The House of Representatives’ Committee on Ways and Means on Wednesday approved the second part of the administration’s tax reform measure, dubbed the Corporate Income Tax and Incentive Rationalization Act (CITIRA) bill, by a 27 to 2 vote.
The committee, led by Rep. Joey Salceda of Albay, approved House Bill 313, which proposes to cut the corporate income tax rate and rationalize the incentives for businesses. The CITIRA bill used to be called the Tax Reform for Attracting Better and High-quality Opportunities (Trabaho) bill.
House Majority Leader and Leyte Rep. Martin Romualdez attended the committee deliberation.
The bill is expected to be tackled in the plenary session next week.
This developed even as the House opened the plenary debates on the bill increasing the excise tax rates on alcohol products, where Romualdez is one of the principal authors.
Last Tuesday, the panel approved Salceda’s House Bill 1026, which increases the excise tax rates on alcohol products and the indexation rate to 10 percent to account for inflation and income.
HB 1026 was expected to be approved on second reading Wednesday night.
In his State of the Nation Address last month, President Rodrigo Duterte urged Congress to pass a bill that also intends update the incentives given to big businesses, such as tax holidays to attract more foreign investors, as well as the bill increasing the excise tax on alcohol products, heated tobacco products and vapor products.
HB 313, authored by Salceda, proposes to bring down the corporate income tax rate from 30 percent to 20 percent, and to ensure that the grant of fiscal incentives would help bring in the greatest benefits, such as higher and more dispersed investments, higher quality job opportunities and better technology.
The bill proposes to grant income incentives for a maximum of five years, removing the perpetual five percent incentive on gross income earned and limiting income tax holiday.
“The measure also aims to ensure fairness and transparency in the grant of fiscal incentives and enhance the accountability of corporate taxpayers through refinement in tax administration,” Salceda said.
The 17th Congress under the leadership of Speaker Gloria Macapagal-Arroyo approved the measure, then House Bill 8083 and from the Tax Reform for Acceleration and Inclusion or TRAIN under Republic Act 10963.
The TRABAHO bill used to be called TRAIN 2, in reference to the Tax Reform for Acceleration and Inclusion that was passed in the first half of Duterte’s term.
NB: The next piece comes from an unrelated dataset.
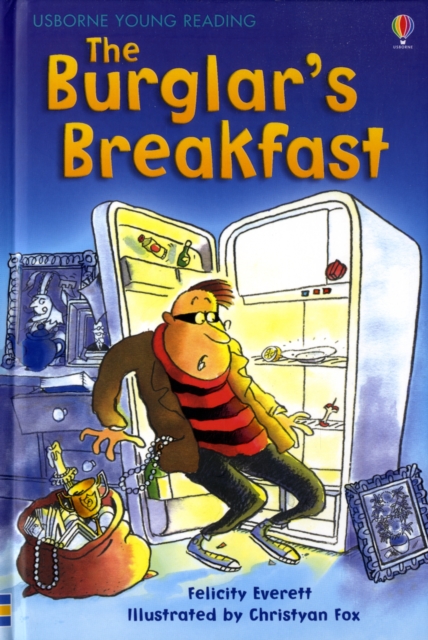 Burglar's Breakfast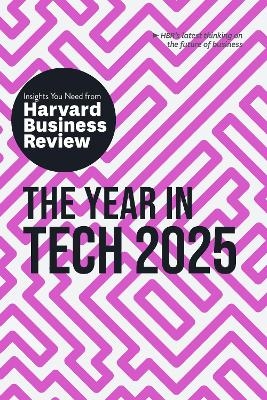 The Year in Tech, 2025 -  Harvard Business Review, Amy Webb, Elisa Farri, Gabriele Rosani, Alex Tapscott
TRAIN, which took effect in January 2018, imposed new and higher taxes on fuel, sugar-sweetened beverages and tobacco products and reduced the income taxes for millions of individual taxpayers.
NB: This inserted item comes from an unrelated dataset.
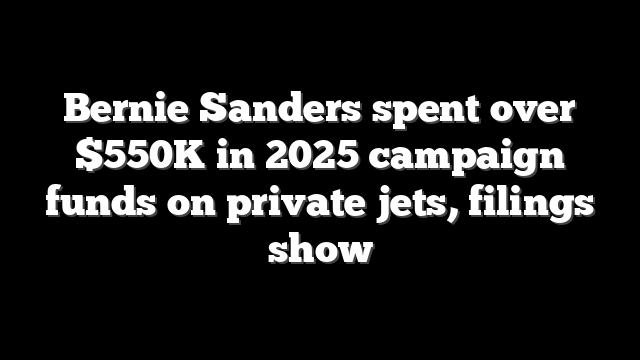 Bernie Sanders spent over $550K in 2025 campaign funds on private jets, filings show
Reps. Arlene Brosas of Gabriela and Carlos Zarate of Bayan Muna voted against HB 313.
“[CITIRA] bill dangerously accords the President broad powers to award land rights and power subsidies as incentives to investors,” Brosas said.
“It pampers corporations which are close to the President with unli-acquisition of land, as well as power and water subsidies on top of reduced corporate income taxes and juicy fiscal incentives.
“Meanwhile, ordinary workers, especially those in MSMEs, will have to face mass layoffs as these small firms will potentially face reduced incentives under the measure.”